New employee? Is it interesting?
Press releases about topics such as new employees are often ignored – but this is usually because the writer hasn’t focused on the relevance of the new recruit. People-moves can be highly read stories, especially on syndicated news websites – but only when the appointment has ‘news impact’. Good examples of this are a senior mover/shaker who is moving from a well-known company or someone who is going to implement radical new ideas that will impact the whole industry. Find the relevance of the appointment to the outside world and write about that.
The heading says it all.
The heading has to convey the main thrust of the story, be hype-free and yet still create impact. Many editors will skim through dozens of press releases each morning, so the core of the story has to be in the heading. Make it hard-hitting. Keep asking yourself: is it powerful enough to make me want to read the rest of the press release? Also, think about the ‘key words’ of your business and how you can include them in your headline or story. (What’s a key word? Essentially, the words or short phrases that you’d like people to find you by, when searching the Web.) Be a little wary when your key words are ‘buzz words’ because they are worn and tired – and remember that most people seldom search using buzz words.
Get to the heart of the matter quickly.
Journalists and editors are sceptical people who can spot hype a mile off. Stick to the facts. Don’t beat around the bush. A press release isn’t a brochure or an advertisement. Tell it straight; don’t dress it up.
Write for the media.
Some publications, in a rush, may publish your story with little alteration, so write your press release as if it were a news story. Even if it’s not published verbatim, journalists will be grateful for saving them some time.

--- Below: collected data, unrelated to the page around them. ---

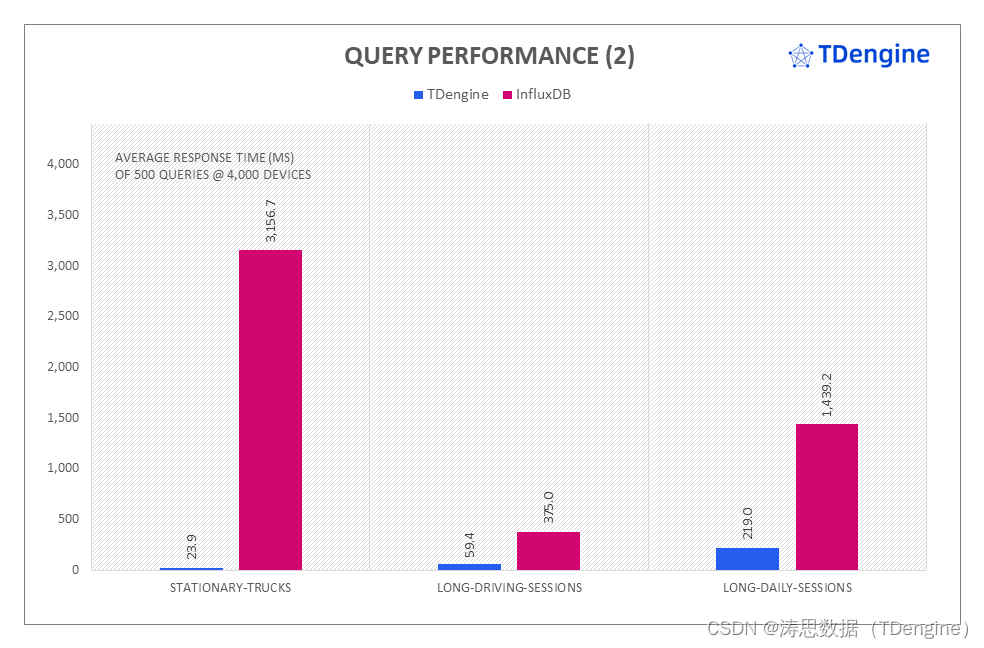 QUERY PERFORMANCE (2)

TDengine

TDengine InfluxDB

AVERAGE RESPONSE TIME (MS)
OF 500 QUERIES @ 4,000 DEVICES

4,000
3,500
3,000
2,500
2,000
1,500
1,000
500
0

23.9
3,156.7
59.4
375.0
219.0
1,439.2

STATIONARY-TRUCKS
LONG-DRIVING-SESSIONS
LONG-DAILY-SESSIONS

CSDN @涛思数据（TDengine）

This is especially true of fast-moving on-line news services.
Use examples and illustrations.
Give real-life examples of how your service, product or company has solved problems – and what the benefits were. Use independent statistics and research to back up your story – or run/commission a poll of your own.
Make your press release topical.
Relate the content of your press release to what’s going on globally, locally, or in your industry. Make it relevant – make it current. (The present UK Government uses a concept called The Grid to ensure that what it communicates is almost always in step with the real world. Essentially, the Grid is the way that the Government plans its communications – mapping them onto a complex matrix that encompasses as many real-world events as possible. These events are not just political: they are cultural, sporting, musical and so on. Using this approach helps make sure that communications are timely. Avoid things that ‘steal thunder’ from your release and exploit events which have a positive awareness. It’s easy and sensible to create your own Grid and then plan around it.)
Don’t use jargon.
Use straightforward, plain language. Most jargon is specific to an industry: while you might be familiar with such jargon, others may not be. Using general language will ensure that you reach a wider audience. Avoid management-speak: words/phrases like ‘leverage’, ‘human capital’ and ‘competitive advantage’ are all turn-offs. Here’s a caveat to that: some jargon is in common parlance, has currency and is ‘Web searchable’ – so can be useful to use. Handle with care, though: keep jargon in context and minimise its use.
Fit your press release onto one side of A4.
Use wide margins and either double-spaced lines, or lines set at 1.5 spacing. This makes your press release much more readable. Some obvious stuff: include the words ‘press release’, your company name, your contact name and contact details. Also include a ‘boilerplate’ statement about your company – preferably pointing to a Web page where journalists can find more detailed information if they need it. What if a single side of A4 isn’t enough? Better to have two pages double-spaced than cram it all onto one side. But just challenge yourself: is the extra just waffle or is it essential news? Bin the waffle.
Never use all uppercase.
Don’t do this, even for headings. There is no need – it makes the press release harder to read and shows you’re not sensitive to the needs of the publication (and it stops publications copying and pasting the words; they have to retype it).
Provide a photograph.
News stories with images stand a better chance of getting published. Make sure it’s a decent, professional photograph, not something you’ve snapped yourself. Also, make sure you always have photographs on file of key personnel, ready to send with press releases. These days, the best way to handle photos is by using digital images that can be downloaded from a press section of your website or e-mailed to journalists (don’t e-mail photos unless asked, but make sure journalists know that they are available).